Turn the listing below into a Markdown table with the columns Row and Listing line, beginning at the line that has "At what distance is" and stopping after the last line of the listing. Leave out blank lines.

(Spatial questions about scenes)

>>>

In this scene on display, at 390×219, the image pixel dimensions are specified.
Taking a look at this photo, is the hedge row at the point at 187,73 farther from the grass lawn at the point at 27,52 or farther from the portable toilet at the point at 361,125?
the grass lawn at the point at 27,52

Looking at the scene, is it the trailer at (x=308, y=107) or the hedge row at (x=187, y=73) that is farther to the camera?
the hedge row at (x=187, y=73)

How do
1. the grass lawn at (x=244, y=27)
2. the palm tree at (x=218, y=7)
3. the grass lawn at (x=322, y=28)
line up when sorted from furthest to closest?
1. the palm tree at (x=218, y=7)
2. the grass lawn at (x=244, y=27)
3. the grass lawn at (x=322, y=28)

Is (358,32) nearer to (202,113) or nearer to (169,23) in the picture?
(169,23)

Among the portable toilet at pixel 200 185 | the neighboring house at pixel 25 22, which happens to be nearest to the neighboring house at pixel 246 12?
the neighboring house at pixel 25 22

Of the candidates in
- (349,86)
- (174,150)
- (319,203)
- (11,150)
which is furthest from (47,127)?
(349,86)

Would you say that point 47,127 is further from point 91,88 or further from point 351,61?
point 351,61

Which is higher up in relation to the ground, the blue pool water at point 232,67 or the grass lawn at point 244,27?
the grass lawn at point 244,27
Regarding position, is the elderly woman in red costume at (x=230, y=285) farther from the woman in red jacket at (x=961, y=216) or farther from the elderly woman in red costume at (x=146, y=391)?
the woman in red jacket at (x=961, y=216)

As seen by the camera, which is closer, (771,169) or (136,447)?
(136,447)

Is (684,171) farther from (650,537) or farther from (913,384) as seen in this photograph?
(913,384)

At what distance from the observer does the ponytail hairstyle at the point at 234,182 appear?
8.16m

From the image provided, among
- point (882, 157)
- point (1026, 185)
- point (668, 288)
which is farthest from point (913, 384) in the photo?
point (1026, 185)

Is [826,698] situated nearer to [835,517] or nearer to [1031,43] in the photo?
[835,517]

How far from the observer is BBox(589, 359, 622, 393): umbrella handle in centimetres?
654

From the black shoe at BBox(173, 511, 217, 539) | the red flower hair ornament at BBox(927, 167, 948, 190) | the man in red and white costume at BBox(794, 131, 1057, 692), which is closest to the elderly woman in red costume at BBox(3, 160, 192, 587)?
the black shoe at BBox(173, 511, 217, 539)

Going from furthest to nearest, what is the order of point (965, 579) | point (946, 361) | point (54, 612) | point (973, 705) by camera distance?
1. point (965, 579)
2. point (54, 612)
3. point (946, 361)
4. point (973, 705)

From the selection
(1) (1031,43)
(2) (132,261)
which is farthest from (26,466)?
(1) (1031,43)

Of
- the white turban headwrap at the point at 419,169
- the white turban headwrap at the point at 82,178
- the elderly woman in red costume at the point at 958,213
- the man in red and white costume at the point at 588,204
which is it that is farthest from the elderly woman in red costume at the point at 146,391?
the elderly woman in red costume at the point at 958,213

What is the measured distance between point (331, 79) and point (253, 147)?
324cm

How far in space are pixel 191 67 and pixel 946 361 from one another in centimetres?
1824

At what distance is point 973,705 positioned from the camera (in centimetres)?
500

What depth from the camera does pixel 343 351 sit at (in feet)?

<<<

= Task solution =
| Row | Listing line |
|---|---|
| 1 | At what distance is point 973,705 positioned from the camera (in centimetres)? |
| 2 | 500 |
| 3 | What depth from the camera does pixel 343 351 sit at (in feet)? |